** INFORMATION PROVIDED follows **
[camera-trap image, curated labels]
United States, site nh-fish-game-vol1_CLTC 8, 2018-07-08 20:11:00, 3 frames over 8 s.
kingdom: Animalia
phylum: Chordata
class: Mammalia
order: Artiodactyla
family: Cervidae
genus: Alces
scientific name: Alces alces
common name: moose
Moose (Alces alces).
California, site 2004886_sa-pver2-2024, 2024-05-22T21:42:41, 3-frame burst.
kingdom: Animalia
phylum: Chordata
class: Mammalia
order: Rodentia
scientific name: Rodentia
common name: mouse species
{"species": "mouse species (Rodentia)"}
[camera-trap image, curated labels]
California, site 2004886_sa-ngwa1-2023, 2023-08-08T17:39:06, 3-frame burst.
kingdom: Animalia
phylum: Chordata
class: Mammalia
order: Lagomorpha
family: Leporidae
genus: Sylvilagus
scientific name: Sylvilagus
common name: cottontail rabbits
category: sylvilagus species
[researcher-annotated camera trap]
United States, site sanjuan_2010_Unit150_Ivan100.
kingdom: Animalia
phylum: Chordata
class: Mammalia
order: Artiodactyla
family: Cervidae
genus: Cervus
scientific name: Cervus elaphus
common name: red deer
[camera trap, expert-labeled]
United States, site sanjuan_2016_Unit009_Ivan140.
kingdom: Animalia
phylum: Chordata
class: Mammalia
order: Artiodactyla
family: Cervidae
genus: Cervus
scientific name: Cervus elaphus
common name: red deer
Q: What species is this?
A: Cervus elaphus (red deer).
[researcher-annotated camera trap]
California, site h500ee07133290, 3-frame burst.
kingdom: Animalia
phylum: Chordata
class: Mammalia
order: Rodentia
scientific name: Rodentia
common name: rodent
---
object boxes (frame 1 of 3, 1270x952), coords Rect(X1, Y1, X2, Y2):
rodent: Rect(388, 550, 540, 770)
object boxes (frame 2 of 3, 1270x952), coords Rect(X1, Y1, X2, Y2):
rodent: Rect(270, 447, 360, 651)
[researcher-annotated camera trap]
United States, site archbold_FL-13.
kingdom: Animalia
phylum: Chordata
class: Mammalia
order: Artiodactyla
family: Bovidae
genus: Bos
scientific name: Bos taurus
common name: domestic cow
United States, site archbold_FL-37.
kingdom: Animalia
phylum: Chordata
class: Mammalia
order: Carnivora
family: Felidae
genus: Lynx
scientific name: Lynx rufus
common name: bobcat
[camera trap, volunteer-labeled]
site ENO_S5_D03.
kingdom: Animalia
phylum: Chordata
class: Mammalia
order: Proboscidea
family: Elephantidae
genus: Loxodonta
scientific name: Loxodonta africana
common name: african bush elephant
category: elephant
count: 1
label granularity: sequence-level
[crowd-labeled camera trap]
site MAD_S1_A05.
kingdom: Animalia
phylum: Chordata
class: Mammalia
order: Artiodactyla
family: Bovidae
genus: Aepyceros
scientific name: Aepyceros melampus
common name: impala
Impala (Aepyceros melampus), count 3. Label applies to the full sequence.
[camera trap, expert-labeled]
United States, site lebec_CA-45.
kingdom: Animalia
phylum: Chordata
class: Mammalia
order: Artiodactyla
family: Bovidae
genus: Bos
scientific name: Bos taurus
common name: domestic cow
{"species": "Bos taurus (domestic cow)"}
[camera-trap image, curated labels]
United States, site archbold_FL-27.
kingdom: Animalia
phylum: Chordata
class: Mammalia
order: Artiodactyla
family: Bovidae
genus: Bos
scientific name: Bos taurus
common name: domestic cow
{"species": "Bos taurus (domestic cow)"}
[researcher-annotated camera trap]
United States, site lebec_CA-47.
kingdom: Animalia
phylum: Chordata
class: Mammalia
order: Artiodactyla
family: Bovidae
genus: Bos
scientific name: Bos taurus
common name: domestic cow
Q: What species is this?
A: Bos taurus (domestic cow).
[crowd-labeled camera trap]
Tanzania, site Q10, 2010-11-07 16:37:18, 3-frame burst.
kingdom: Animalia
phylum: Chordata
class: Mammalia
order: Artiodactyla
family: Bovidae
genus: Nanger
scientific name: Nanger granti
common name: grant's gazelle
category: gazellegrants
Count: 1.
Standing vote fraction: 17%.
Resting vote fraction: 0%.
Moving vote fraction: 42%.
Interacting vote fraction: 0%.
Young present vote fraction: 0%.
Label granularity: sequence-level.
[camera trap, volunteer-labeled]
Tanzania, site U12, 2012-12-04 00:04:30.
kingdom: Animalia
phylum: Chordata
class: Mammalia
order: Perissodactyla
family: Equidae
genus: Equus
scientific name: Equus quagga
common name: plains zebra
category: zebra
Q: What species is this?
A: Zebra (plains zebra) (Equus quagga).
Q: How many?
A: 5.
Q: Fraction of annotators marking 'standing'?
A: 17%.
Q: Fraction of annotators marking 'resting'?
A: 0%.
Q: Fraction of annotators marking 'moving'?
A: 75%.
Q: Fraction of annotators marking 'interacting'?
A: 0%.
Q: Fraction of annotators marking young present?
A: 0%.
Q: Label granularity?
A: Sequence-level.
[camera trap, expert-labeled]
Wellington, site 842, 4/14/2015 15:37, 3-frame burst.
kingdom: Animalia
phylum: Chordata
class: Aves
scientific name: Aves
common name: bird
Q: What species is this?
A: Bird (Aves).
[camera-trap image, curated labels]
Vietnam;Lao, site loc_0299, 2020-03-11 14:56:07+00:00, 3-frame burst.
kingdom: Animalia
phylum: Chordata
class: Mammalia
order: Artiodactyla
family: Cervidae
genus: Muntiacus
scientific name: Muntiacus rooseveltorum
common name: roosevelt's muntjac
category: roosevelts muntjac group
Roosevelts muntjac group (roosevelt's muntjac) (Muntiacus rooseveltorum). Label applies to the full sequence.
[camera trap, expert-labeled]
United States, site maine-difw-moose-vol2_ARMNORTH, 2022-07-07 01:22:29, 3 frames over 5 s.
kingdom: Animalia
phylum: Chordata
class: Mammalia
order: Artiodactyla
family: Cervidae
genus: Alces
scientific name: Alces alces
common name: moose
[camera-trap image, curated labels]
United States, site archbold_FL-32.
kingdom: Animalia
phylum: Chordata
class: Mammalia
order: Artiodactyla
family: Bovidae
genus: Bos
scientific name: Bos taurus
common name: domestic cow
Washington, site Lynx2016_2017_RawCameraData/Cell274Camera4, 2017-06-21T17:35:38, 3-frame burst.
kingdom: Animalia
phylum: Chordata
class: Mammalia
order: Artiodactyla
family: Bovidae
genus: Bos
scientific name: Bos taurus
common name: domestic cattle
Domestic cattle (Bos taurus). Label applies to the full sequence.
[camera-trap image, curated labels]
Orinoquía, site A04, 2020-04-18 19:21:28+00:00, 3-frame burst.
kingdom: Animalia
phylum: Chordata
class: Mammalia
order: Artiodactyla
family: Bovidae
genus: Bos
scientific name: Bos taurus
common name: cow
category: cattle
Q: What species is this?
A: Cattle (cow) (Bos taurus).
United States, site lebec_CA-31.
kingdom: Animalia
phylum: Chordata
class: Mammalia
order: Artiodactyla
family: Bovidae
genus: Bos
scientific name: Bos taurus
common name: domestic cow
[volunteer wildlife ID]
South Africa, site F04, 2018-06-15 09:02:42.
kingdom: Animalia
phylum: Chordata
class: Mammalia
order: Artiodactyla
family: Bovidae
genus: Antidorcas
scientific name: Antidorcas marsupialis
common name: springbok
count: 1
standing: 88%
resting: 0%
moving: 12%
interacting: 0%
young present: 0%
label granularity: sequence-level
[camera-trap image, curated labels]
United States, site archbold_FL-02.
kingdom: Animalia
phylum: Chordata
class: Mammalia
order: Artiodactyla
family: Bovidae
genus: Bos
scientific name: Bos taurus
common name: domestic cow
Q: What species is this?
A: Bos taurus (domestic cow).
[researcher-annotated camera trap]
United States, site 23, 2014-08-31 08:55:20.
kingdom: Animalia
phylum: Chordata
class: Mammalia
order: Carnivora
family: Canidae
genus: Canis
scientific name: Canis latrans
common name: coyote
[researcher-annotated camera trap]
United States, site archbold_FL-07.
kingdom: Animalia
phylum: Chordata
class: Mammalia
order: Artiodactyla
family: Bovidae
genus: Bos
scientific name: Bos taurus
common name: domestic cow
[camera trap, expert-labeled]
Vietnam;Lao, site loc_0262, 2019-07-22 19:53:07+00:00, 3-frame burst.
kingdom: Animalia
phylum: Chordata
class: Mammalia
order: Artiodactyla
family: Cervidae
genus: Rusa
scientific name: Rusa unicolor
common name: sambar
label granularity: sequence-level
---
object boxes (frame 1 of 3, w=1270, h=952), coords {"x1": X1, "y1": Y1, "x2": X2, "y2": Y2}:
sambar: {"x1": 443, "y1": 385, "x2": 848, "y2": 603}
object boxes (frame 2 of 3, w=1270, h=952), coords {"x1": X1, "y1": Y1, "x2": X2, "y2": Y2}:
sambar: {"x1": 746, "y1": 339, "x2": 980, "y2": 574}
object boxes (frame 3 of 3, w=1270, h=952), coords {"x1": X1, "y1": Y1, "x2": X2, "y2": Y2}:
** End of INFORMATION PROVIDED **
[TASK TO CARRY OUT]
Locate "moving: 12%" in the data above. Then repeat, exactly, its line and each line after it through the last, adding nothing.

[EXERCISE OUTPUT]
moving: 12%
interacting: 0%
young present: 0%
label granularity: sequence-level
[camera-trap image, curated labels]
United States, site archbold_FL-02.
kingdom: Animalia
phylum: Chordata
class: Mammalia
order: Artiodactyla
family: Bovidae
genus: Bos
scientific name: Bos taurus
common name: domestic cow
Q: What species is this?
A: Bos taurus (domestic cow).
[researcher-annotated camera trap]
United States, site 23, 2014-08-31 08:55:20.
kingdom: Animalia
phylum: Chordata
class: Mammalia
order: Carnivora
family: Canidae
genus: Canis
scientific name: Canis latrans
common name: coyote
[researcher-annotated camera trap]
United States, site archbold_FL-07.
kingdom: Animalia
phylum: Chordata
class: Mammalia
order: Artiodactyla
family: Bovidae
genus: Bos
scientific name: Bos taurus
common name: domestic cow
[camera trap, expert-labeled]
Vietnam;Lao, site loc_0262, 2019-07-22 19:53:07+00:00, 3-frame burst.
kingdom: Animalia
phylum: Chordata
class: Mammalia
order: Artiodactyla
family: Cervidae
genus: Rusa
scientific name: Rusa unicolor
common name: sambar
label granularity: sequence-level
---
object boxes (frame 1 of 3, w=1270, h=952), coords {"x1": X1, "y1": Y1, "x2": X2, "y2": Y2}:
sambar: {"x1": 443, "y1": 385, "x2": 848, "y2": 603}
object boxes (frame 2 of 3, w=1270, h=952), coords {"x1": X1, "y1": Y1, "x2": X2, "y2": Y2}:
sambar: {"x1": 746, "y1": 339, "x2": 980, "y2": 574}
object boxes (frame 3 of 3, w=1270, h=952), coords {"x1": X1, "y1": Y1, "x2": X2, "y2": Y2}:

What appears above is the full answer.